Genel bir söylem vardır “Bankamatik Memuru” diye. Bunlar kamuda istihdam edilen ama işe gitmeden devletten maaş alan memur ve işçi kesimidir. Bu durumdaki kişilere herkes karşıdır ve tepki gösterir. Tabii ki bu durumdan nemalananlar hariç.
Bir de bankamatik bürokratları vardır. Onlar ise işe gider ama bir iş yapamadan maaş alırlar. Bu grup önceki gruba göre masumdur çünkü çalışmadan maaş almak onların isteği değil siyasetin ve devletin geldiği durumun bir sonucudur.
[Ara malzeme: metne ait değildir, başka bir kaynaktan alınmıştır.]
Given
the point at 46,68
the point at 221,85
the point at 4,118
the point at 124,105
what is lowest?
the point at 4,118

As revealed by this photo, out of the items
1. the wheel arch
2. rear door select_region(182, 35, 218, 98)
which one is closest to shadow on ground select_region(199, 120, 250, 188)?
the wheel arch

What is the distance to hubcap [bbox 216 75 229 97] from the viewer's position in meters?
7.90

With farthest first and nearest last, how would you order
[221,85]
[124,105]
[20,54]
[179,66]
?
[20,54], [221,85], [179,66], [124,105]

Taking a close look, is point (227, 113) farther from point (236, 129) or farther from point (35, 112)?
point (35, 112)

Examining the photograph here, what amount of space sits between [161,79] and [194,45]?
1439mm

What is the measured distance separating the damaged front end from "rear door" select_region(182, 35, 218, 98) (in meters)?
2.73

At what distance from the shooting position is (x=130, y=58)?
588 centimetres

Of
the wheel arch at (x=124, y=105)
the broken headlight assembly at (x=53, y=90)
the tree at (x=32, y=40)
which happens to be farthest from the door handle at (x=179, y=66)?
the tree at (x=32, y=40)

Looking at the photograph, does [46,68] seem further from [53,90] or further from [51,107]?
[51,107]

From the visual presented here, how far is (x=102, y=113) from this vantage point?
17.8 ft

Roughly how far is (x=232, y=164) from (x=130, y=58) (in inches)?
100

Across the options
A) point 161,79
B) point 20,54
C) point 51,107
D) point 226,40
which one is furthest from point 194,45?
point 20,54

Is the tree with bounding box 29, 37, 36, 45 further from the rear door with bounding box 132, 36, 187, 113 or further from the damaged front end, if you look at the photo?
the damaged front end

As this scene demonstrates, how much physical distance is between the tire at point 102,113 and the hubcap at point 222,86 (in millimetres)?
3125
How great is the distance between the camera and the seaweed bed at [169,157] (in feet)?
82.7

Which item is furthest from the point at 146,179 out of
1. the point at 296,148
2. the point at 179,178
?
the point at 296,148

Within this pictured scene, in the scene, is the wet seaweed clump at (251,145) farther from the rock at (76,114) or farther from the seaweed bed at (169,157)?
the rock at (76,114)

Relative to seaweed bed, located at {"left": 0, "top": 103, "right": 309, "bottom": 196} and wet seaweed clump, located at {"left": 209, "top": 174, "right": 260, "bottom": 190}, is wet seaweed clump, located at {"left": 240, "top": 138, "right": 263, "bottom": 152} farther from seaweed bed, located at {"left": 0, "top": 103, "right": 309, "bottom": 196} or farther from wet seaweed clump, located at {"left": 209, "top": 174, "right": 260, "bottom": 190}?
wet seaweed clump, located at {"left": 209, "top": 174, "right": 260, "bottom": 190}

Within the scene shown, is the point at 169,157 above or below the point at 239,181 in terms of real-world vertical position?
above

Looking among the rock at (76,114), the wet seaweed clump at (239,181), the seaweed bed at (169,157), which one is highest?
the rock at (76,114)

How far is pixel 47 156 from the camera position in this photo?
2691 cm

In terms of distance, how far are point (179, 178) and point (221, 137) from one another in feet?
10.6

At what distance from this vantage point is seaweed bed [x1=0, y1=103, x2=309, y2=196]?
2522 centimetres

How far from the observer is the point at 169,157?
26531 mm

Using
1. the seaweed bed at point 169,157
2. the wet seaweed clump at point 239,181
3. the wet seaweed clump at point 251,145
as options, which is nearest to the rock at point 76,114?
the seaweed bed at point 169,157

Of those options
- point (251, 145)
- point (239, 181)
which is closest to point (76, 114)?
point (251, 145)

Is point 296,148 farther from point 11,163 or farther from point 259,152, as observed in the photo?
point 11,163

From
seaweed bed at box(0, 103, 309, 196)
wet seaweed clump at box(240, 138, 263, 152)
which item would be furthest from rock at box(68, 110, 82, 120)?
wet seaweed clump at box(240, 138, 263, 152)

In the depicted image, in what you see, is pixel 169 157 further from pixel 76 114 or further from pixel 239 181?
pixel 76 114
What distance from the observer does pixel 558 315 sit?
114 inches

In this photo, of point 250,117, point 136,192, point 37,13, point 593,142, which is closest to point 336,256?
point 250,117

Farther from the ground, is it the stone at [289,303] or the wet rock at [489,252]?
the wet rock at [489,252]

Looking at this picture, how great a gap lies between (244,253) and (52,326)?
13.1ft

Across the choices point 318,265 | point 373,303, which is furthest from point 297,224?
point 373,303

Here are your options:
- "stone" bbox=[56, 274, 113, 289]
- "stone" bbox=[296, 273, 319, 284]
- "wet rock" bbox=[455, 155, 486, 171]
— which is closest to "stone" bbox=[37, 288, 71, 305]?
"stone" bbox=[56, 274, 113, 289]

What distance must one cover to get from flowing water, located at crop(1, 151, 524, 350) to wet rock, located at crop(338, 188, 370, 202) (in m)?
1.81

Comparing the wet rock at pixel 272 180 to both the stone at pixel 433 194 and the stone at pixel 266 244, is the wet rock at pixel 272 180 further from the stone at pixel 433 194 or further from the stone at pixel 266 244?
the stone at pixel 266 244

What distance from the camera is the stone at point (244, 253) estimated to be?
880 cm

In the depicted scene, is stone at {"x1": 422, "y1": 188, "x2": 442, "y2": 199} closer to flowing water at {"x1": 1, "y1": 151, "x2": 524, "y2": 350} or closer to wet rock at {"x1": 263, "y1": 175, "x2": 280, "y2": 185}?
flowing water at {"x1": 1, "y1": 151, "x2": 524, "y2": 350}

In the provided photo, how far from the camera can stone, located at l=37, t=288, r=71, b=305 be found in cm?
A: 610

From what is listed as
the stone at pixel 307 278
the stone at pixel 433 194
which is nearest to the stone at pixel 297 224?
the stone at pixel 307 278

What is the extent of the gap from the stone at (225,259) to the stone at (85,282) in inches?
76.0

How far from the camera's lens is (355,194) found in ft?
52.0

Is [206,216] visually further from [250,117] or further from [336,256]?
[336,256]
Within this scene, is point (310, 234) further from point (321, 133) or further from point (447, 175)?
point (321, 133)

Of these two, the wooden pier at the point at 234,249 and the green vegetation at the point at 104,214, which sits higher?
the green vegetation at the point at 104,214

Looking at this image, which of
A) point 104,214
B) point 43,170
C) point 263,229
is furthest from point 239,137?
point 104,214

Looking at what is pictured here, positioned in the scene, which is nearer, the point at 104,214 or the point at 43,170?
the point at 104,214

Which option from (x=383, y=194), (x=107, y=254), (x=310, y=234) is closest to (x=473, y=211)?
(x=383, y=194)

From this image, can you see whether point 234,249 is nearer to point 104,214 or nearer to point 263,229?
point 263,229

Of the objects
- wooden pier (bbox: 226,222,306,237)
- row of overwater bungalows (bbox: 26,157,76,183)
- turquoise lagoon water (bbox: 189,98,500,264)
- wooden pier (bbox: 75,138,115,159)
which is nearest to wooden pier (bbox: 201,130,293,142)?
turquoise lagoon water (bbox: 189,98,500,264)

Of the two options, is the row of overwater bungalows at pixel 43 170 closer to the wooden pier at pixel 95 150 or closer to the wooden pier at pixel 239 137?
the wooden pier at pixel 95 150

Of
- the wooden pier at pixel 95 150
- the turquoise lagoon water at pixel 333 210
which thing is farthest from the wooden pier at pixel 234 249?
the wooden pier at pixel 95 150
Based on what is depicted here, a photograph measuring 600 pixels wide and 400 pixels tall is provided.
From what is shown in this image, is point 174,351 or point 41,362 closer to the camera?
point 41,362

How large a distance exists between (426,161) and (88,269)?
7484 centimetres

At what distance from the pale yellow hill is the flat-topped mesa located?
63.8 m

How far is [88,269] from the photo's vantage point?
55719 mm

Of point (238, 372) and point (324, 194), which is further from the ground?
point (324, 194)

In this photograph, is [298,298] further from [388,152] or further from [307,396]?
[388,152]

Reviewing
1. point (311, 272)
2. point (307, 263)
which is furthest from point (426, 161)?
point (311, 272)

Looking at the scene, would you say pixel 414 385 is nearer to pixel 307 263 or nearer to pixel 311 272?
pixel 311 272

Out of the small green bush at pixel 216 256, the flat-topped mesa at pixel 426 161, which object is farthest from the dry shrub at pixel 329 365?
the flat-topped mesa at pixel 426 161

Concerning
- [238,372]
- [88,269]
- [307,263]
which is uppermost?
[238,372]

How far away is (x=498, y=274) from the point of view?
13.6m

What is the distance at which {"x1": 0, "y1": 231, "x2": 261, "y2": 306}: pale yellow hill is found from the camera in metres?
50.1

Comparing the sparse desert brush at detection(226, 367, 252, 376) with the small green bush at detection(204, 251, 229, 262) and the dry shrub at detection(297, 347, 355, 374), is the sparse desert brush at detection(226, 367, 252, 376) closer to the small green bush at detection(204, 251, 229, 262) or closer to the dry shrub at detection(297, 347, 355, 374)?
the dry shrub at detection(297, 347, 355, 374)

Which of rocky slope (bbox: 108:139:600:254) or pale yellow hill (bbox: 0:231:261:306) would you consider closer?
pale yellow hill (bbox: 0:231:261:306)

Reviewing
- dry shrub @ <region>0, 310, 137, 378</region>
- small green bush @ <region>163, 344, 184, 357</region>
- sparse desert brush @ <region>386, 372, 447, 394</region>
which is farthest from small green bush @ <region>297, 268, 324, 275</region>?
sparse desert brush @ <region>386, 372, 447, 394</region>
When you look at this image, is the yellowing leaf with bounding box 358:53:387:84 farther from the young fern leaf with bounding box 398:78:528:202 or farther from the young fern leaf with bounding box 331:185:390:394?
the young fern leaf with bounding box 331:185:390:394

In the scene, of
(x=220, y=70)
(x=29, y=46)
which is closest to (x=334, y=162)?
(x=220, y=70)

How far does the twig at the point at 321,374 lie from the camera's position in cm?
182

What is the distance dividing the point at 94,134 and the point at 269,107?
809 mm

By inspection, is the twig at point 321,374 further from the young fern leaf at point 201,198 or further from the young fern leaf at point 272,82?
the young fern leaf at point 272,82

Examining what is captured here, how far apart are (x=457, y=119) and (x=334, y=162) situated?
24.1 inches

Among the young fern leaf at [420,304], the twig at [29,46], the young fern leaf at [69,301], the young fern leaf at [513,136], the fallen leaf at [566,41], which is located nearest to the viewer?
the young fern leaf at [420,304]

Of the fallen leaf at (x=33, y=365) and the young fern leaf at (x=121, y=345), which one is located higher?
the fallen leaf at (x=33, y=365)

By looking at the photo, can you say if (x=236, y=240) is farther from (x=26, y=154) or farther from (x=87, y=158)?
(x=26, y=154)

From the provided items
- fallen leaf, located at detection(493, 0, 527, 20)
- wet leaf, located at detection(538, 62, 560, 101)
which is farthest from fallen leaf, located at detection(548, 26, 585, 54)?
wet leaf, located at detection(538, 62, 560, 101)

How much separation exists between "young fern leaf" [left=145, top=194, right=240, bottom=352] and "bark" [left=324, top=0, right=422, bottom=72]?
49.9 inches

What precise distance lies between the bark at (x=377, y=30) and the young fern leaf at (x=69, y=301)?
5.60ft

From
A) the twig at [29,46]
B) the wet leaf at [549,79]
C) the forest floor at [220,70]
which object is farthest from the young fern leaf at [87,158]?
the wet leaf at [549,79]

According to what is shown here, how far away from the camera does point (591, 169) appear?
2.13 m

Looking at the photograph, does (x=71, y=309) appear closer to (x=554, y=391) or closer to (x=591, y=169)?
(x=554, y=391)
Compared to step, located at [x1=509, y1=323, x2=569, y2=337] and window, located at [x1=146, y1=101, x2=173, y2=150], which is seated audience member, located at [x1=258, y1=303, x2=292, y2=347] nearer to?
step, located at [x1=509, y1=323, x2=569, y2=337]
Türkiye’de merkeze alınan valilerin, bürokratların ve genel müdürlüklerde boşa düşen bürokratların sayısını bilemiyoruz. Bir vali merkeze alındıktan sonra bir işe yarar mı onu da bilemiyoruz. Uzman olarak görevlendirilip değerlendirildiğini söyleyenler olsa da kesin bir bilgiye ulaşamadık.
Samsun’da tahminlere göre müdür seviyesinde 300 civarında boşa düşmüş bürokrat varmış. Bu insanlar iş yapmak istiyor fakat değişen bölge müdürü, başhekim, il müdürü ya da belediye başkanı sebebiyle üretime katkı veremiyorlar.
Aynı partinin iktidarı devam ederken bakan, müsteşar ya da genel müdür değişikliği ile yetişmiş insanları boşa düşürmek ne kadar doğru bir uygulama? Bize göre yanlış fakat biz bunu sizlerin taktirine bırakıyoruz.
Hadi belediyelerde başka partinin kazanması durumunda kadro değişimine gidilse, her belediye başkanının kendi yönetimini oluşturma hakkına saygımızdan bu durumu anlamaya çalışabiliriz fakat aynı partiden olan belediye başkanlarının değişiminde bile kadro kıyımı yapılıyor.
Yerel yönetimlerde iktidar partisi böyle de muhalefet farklı mı? Hayır maalesef onlarda aynı yolda yürüyor. Bize göre bu bir yetişmiş insan kıyımıdır ve aynı kıyımı her zihniyet yapıyor.
Bir müdür, bir bürokrat kolay yetişmiyor. Yetişmiş insanı harcamak sanırım bizlere has bir yöntem. Oysa bürokratik kadrolar siyasi olmamalı, devleti ve devletin devamlılığını temsil etmeli.
Ve fakat bazı bürokratlarda siyasetçi gibi çalışınca ve meseleye ideolojik bakınca bu sonuç kaçınılmaz olmuş ama böyle bürokrat çok az. Bir söz de siyasetçi gibi davranan bürokratlara söyleyelim. Bir insan bürokrat olmayı düşünüyor ise devlete ve dolayısı ile millete hizmet etmesi gerektiğini bilmeli ve her gelen üstüyle maksimum verim ile çalışmayı göze almalıdır.
Yetişmiş kadroların boşa düşürülmesi doğru bir yol değil, bu metot doğu bir metot değil…
Merkezdeki bürokratlar için de, illerdeki bürokratlar için de mutlaka bir çözüm üretilmeli. Kimse bir fayda üretmeden devletten istese bile maaş alamamalı.
Vatanına milletine hizmet etme ideali ile yetişmiş fakat herhangi bir üstü ile çalışmanın dışında hiçbir ‘suçu!’ olmayan insanları helalinden ekmek parası kazanma duygusundan mahrum bırakmak en basit ifade ile zalimliktir. Bunu yapmaya kimsenin hakkı yok.
Fayda üretmek isteyen herkes bu imkana sahip olmalı. Bir bürokratın hem yetişme aşamasında hem de istihdamında devlete maliyeti göz önüne alındığında yapılan akıl tutulmasıdır. Bu durum insan ve kaynak israfıdır. İnancımıza göre her şeyin israfı haramdır.
Sayın Cumhurbaşkanım bu duruma bir çözüm bulmanızı bekliyoruz. Zorunlu emeklilik yaşını üç beş yıl öne çekerek çalışmak isteyen ve boşa düşmüş bürokratlara çalışma alanı açılabilir. Bizim aklımız bu kadarına yetiyor. Devlet aklı mutlaka daha iyisini yapar.